Lazy CIOs in trouble after GFC

CA chief on "slaying the complexity dragon"

CA chief John Swainson today renewed calls for CIOs to be on the executive table for businesses to save money during the global financial crisis.

Australians spend an average of 65 percent IT budgets on 'running the business' over the last year, Gartner says, compared to 17 percent on growth and 19 percent on transformation. A 2008 survey of 175 global CIOs by Harvard Law School and Sloan business schools found eighty percent have a seat on the senior leadership team and 69 percent are involved in strategic decision-making.

Swainson said CIOs are crucial to cut costs because IT is the most under-utilised and complex resources in business.

"It takes more than just talk to align IT to the business so it's only fitting that the CIO sits with the CFO and CEO... they have come to the realisation that IT is the only way to drive new business, new customers, and drive revenue to the bottom line," Swainson said.

"Dump the techno-lingo and talk to the business in terms they understand; help them focus on operations, risk and security management and availability.

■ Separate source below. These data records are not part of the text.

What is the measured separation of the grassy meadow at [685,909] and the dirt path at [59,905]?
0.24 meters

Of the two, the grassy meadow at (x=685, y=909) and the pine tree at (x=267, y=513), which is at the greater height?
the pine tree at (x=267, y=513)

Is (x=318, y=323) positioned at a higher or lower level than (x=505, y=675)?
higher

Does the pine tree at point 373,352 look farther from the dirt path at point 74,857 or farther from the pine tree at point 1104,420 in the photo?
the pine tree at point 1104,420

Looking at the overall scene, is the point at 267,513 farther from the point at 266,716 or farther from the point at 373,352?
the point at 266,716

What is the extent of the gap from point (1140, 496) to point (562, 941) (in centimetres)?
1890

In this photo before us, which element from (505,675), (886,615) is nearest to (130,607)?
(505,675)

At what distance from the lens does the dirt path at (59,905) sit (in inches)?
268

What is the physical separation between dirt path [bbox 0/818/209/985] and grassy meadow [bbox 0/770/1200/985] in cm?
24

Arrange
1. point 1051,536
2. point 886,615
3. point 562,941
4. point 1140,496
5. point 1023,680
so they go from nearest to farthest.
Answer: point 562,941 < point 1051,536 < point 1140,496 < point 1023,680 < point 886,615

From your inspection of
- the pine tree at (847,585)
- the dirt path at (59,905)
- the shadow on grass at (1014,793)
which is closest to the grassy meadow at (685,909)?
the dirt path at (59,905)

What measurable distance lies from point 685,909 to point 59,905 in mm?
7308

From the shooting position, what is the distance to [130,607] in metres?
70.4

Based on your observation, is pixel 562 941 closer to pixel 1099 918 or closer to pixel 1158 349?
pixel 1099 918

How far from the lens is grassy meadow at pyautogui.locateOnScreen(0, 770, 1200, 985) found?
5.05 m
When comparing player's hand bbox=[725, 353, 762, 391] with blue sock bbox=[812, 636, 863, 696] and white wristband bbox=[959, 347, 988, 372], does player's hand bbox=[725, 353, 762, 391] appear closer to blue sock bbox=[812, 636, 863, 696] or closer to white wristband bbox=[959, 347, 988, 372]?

"The companies that drive innovation are the ones that will succeed now [and] will be the first to seize opportunities as they arise."

Swainson urged CIOs to brush aside hype surrounding the global financial crisis and focus on reducing IT complexity, which he said derives from the "deluge" of new products that are "layered into an already complex environment".

"The guessing game in the global financial crisis is a distraction; turn off the telly and stay focused... don't get paralysed by fear because there are lots of opportunities to go after the root causes of complexity," he said, adding that "slaying the complexity dragon is about good IT management".

Technology managers will face a crack-downs from the business in the wake of the financial crisis if their IT shops are inefficient and not completely in-line with business operations, according to Swainson. He says CIOs should standardised functions and processes, share services and automate manual tasks where possible, and "measure everything".

"IT must become more customer centric than ever... and should be managed according to the needs of customers, [rather] than the way the technology dictates."

Businesses can achieve the touted productivity gains of virtualisation by improving management of virtual machines, Swainson said, and prepare for service-oriented architecture by researching how to manage applications shared over distributed environments.

"Management tools are the killers applications of virtualisation and are the only way to drive the compelling business advantages of [the technology]."

Swainson was speaking at a CA event in Sydney today.